◆ **RECORDS SUPPLIED**:
════════════════

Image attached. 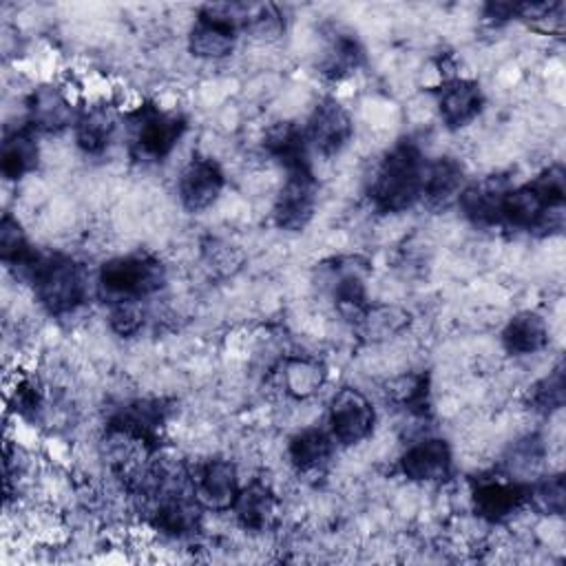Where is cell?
Listing matches in <instances>:
<instances>
[{"label": "cell", "instance_id": "obj_1", "mask_svg": "<svg viewBox=\"0 0 566 566\" xmlns=\"http://www.w3.org/2000/svg\"><path fill=\"white\" fill-rule=\"evenodd\" d=\"M427 157L411 139L396 142L376 164L369 179V199L378 212H405L422 201Z\"/></svg>", "mask_w": 566, "mask_h": 566}, {"label": "cell", "instance_id": "obj_2", "mask_svg": "<svg viewBox=\"0 0 566 566\" xmlns=\"http://www.w3.org/2000/svg\"><path fill=\"white\" fill-rule=\"evenodd\" d=\"M15 274L31 283L38 303L55 316L77 312L91 294L86 265L60 252H35V256Z\"/></svg>", "mask_w": 566, "mask_h": 566}, {"label": "cell", "instance_id": "obj_3", "mask_svg": "<svg viewBox=\"0 0 566 566\" xmlns=\"http://www.w3.org/2000/svg\"><path fill=\"white\" fill-rule=\"evenodd\" d=\"M166 283L164 263L148 252L119 254L99 265L97 290L106 301L137 298L144 301Z\"/></svg>", "mask_w": 566, "mask_h": 566}, {"label": "cell", "instance_id": "obj_4", "mask_svg": "<svg viewBox=\"0 0 566 566\" xmlns=\"http://www.w3.org/2000/svg\"><path fill=\"white\" fill-rule=\"evenodd\" d=\"M126 126L133 155L144 161H161L175 150L188 124L179 111L139 104L126 113Z\"/></svg>", "mask_w": 566, "mask_h": 566}, {"label": "cell", "instance_id": "obj_5", "mask_svg": "<svg viewBox=\"0 0 566 566\" xmlns=\"http://www.w3.org/2000/svg\"><path fill=\"white\" fill-rule=\"evenodd\" d=\"M376 424L371 400L356 387H340L327 405V431L340 447L365 442Z\"/></svg>", "mask_w": 566, "mask_h": 566}, {"label": "cell", "instance_id": "obj_6", "mask_svg": "<svg viewBox=\"0 0 566 566\" xmlns=\"http://www.w3.org/2000/svg\"><path fill=\"white\" fill-rule=\"evenodd\" d=\"M316 203L318 184L312 166L287 170L272 206V219L285 232H301L314 219Z\"/></svg>", "mask_w": 566, "mask_h": 566}, {"label": "cell", "instance_id": "obj_7", "mask_svg": "<svg viewBox=\"0 0 566 566\" xmlns=\"http://www.w3.org/2000/svg\"><path fill=\"white\" fill-rule=\"evenodd\" d=\"M471 504L475 515L489 524L509 522L526 506V484L506 473L482 475L471 486Z\"/></svg>", "mask_w": 566, "mask_h": 566}, {"label": "cell", "instance_id": "obj_8", "mask_svg": "<svg viewBox=\"0 0 566 566\" xmlns=\"http://www.w3.org/2000/svg\"><path fill=\"white\" fill-rule=\"evenodd\" d=\"M226 188V172L208 155H192L177 175V197L188 212H203Z\"/></svg>", "mask_w": 566, "mask_h": 566}, {"label": "cell", "instance_id": "obj_9", "mask_svg": "<svg viewBox=\"0 0 566 566\" xmlns=\"http://www.w3.org/2000/svg\"><path fill=\"white\" fill-rule=\"evenodd\" d=\"M303 128L312 150L323 157H334L349 144L354 119L336 97H325L314 106Z\"/></svg>", "mask_w": 566, "mask_h": 566}, {"label": "cell", "instance_id": "obj_10", "mask_svg": "<svg viewBox=\"0 0 566 566\" xmlns=\"http://www.w3.org/2000/svg\"><path fill=\"white\" fill-rule=\"evenodd\" d=\"M239 489V469L228 458H210L192 469V493L203 511H230Z\"/></svg>", "mask_w": 566, "mask_h": 566}, {"label": "cell", "instance_id": "obj_11", "mask_svg": "<svg viewBox=\"0 0 566 566\" xmlns=\"http://www.w3.org/2000/svg\"><path fill=\"white\" fill-rule=\"evenodd\" d=\"M398 469L409 482L440 484L453 473V451L447 440L427 436L402 451Z\"/></svg>", "mask_w": 566, "mask_h": 566}, {"label": "cell", "instance_id": "obj_12", "mask_svg": "<svg viewBox=\"0 0 566 566\" xmlns=\"http://www.w3.org/2000/svg\"><path fill=\"white\" fill-rule=\"evenodd\" d=\"M436 106L442 124L451 130H458L480 115L484 106V95L475 80L453 75L444 77L442 84L436 88Z\"/></svg>", "mask_w": 566, "mask_h": 566}, {"label": "cell", "instance_id": "obj_13", "mask_svg": "<svg viewBox=\"0 0 566 566\" xmlns=\"http://www.w3.org/2000/svg\"><path fill=\"white\" fill-rule=\"evenodd\" d=\"M80 111L73 106L69 95L57 86H40L27 97V117L24 122L38 135L60 133L73 128Z\"/></svg>", "mask_w": 566, "mask_h": 566}, {"label": "cell", "instance_id": "obj_14", "mask_svg": "<svg viewBox=\"0 0 566 566\" xmlns=\"http://www.w3.org/2000/svg\"><path fill=\"white\" fill-rule=\"evenodd\" d=\"M464 186L467 172L460 159L449 155L427 159L422 179V203H427L429 208H447L449 203L458 201Z\"/></svg>", "mask_w": 566, "mask_h": 566}, {"label": "cell", "instance_id": "obj_15", "mask_svg": "<svg viewBox=\"0 0 566 566\" xmlns=\"http://www.w3.org/2000/svg\"><path fill=\"white\" fill-rule=\"evenodd\" d=\"M513 184L502 175H491L482 181L467 184L458 197L460 212L473 226H497L500 223V203L504 192Z\"/></svg>", "mask_w": 566, "mask_h": 566}, {"label": "cell", "instance_id": "obj_16", "mask_svg": "<svg viewBox=\"0 0 566 566\" xmlns=\"http://www.w3.org/2000/svg\"><path fill=\"white\" fill-rule=\"evenodd\" d=\"M245 531L263 533L274 526L279 517V500L276 493L263 480H252L241 484L239 495L230 509Z\"/></svg>", "mask_w": 566, "mask_h": 566}, {"label": "cell", "instance_id": "obj_17", "mask_svg": "<svg viewBox=\"0 0 566 566\" xmlns=\"http://www.w3.org/2000/svg\"><path fill=\"white\" fill-rule=\"evenodd\" d=\"M119 124V115L108 104H93L80 111L73 124V137L82 153L86 155H102L111 146L115 130Z\"/></svg>", "mask_w": 566, "mask_h": 566}, {"label": "cell", "instance_id": "obj_18", "mask_svg": "<svg viewBox=\"0 0 566 566\" xmlns=\"http://www.w3.org/2000/svg\"><path fill=\"white\" fill-rule=\"evenodd\" d=\"M325 367L310 356H285L274 369L276 389L294 400L312 398L325 385Z\"/></svg>", "mask_w": 566, "mask_h": 566}, {"label": "cell", "instance_id": "obj_19", "mask_svg": "<svg viewBox=\"0 0 566 566\" xmlns=\"http://www.w3.org/2000/svg\"><path fill=\"white\" fill-rule=\"evenodd\" d=\"M263 150L270 159L283 166V170H296L310 166V144L305 128L296 122H276L265 128Z\"/></svg>", "mask_w": 566, "mask_h": 566}, {"label": "cell", "instance_id": "obj_20", "mask_svg": "<svg viewBox=\"0 0 566 566\" xmlns=\"http://www.w3.org/2000/svg\"><path fill=\"white\" fill-rule=\"evenodd\" d=\"M334 449H336V442L327 429L305 427L290 438L287 460L298 473L312 475L323 471L329 464Z\"/></svg>", "mask_w": 566, "mask_h": 566}, {"label": "cell", "instance_id": "obj_21", "mask_svg": "<svg viewBox=\"0 0 566 566\" xmlns=\"http://www.w3.org/2000/svg\"><path fill=\"white\" fill-rule=\"evenodd\" d=\"M40 159L38 133L24 122L4 133L0 148V172L9 181H18L35 170Z\"/></svg>", "mask_w": 566, "mask_h": 566}, {"label": "cell", "instance_id": "obj_22", "mask_svg": "<svg viewBox=\"0 0 566 566\" xmlns=\"http://www.w3.org/2000/svg\"><path fill=\"white\" fill-rule=\"evenodd\" d=\"M551 332L546 318L537 312L524 310L511 316L502 329V347L511 356H533L548 347Z\"/></svg>", "mask_w": 566, "mask_h": 566}, {"label": "cell", "instance_id": "obj_23", "mask_svg": "<svg viewBox=\"0 0 566 566\" xmlns=\"http://www.w3.org/2000/svg\"><path fill=\"white\" fill-rule=\"evenodd\" d=\"M365 60V51L356 35L347 31H332L325 38L321 57H318V71L329 80H343L352 75Z\"/></svg>", "mask_w": 566, "mask_h": 566}, {"label": "cell", "instance_id": "obj_24", "mask_svg": "<svg viewBox=\"0 0 566 566\" xmlns=\"http://www.w3.org/2000/svg\"><path fill=\"white\" fill-rule=\"evenodd\" d=\"M409 325V314L398 305H374L369 303L360 318L354 323V329L371 343L394 338Z\"/></svg>", "mask_w": 566, "mask_h": 566}, {"label": "cell", "instance_id": "obj_25", "mask_svg": "<svg viewBox=\"0 0 566 566\" xmlns=\"http://www.w3.org/2000/svg\"><path fill=\"white\" fill-rule=\"evenodd\" d=\"M526 506L539 515H562L566 511V482L562 473L539 475L526 484Z\"/></svg>", "mask_w": 566, "mask_h": 566}, {"label": "cell", "instance_id": "obj_26", "mask_svg": "<svg viewBox=\"0 0 566 566\" xmlns=\"http://www.w3.org/2000/svg\"><path fill=\"white\" fill-rule=\"evenodd\" d=\"M35 254V248H31L27 232L18 217L11 212H4L0 219V259L7 268L20 270L24 263L31 261Z\"/></svg>", "mask_w": 566, "mask_h": 566}, {"label": "cell", "instance_id": "obj_27", "mask_svg": "<svg viewBox=\"0 0 566 566\" xmlns=\"http://www.w3.org/2000/svg\"><path fill=\"white\" fill-rule=\"evenodd\" d=\"M564 365L553 367L544 378H539L528 391V407L537 413L551 416L564 407Z\"/></svg>", "mask_w": 566, "mask_h": 566}, {"label": "cell", "instance_id": "obj_28", "mask_svg": "<svg viewBox=\"0 0 566 566\" xmlns=\"http://www.w3.org/2000/svg\"><path fill=\"white\" fill-rule=\"evenodd\" d=\"M201 259L217 276H232L243 265L241 248L219 237H210L201 243Z\"/></svg>", "mask_w": 566, "mask_h": 566}, {"label": "cell", "instance_id": "obj_29", "mask_svg": "<svg viewBox=\"0 0 566 566\" xmlns=\"http://www.w3.org/2000/svg\"><path fill=\"white\" fill-rule=\"evenodd\" d=\"M146 321V312L142 301L137 298H119L108 301V325L117 336H135Z\"/></svg>", "mask_w": 566, "mask_h": 566}]
</instances>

════════════════

◆ **TO BE DONE**: Pick out every line in the rows above that contains the string "instances", where uppercase and lowercase count as different.

◆ **SOLUTION TO THIS PROBLEM**:
Listing matches in <instances>:
<instances>
</instances>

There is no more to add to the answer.